● Aim:
Reproduce the material below, substituting "closer" for each occurrence of "nearer" and keeping everything else identical.

--- start of Records for the task ---

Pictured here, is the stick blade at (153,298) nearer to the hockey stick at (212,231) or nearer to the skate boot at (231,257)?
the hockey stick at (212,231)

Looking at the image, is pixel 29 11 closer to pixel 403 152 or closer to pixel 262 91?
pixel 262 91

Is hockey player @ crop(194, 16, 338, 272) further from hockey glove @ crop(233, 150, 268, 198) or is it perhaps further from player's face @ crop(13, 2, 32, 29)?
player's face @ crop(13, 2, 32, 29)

--- end of Records for the task ---

● Response to this exercise:
Pictured here, is the stick blade at (153,298) closer to the hockey stick at (212,231) or closer to the skate boot at (231,257)?
the hockey stick at (212,231)

Looking at the image, is pixel 29 11 closer to pixel 403 152 or closer to pixel 262 91?
pixel 262 91

Is hockey player @ crop(194, 16, 338, 272) further from hockey glove @ crop(233, 150, 268, 198) or is it perhaps further from player's face @ crop(13, 2, 32, 29)?
player's face @ crop(13, 2, 32, 29)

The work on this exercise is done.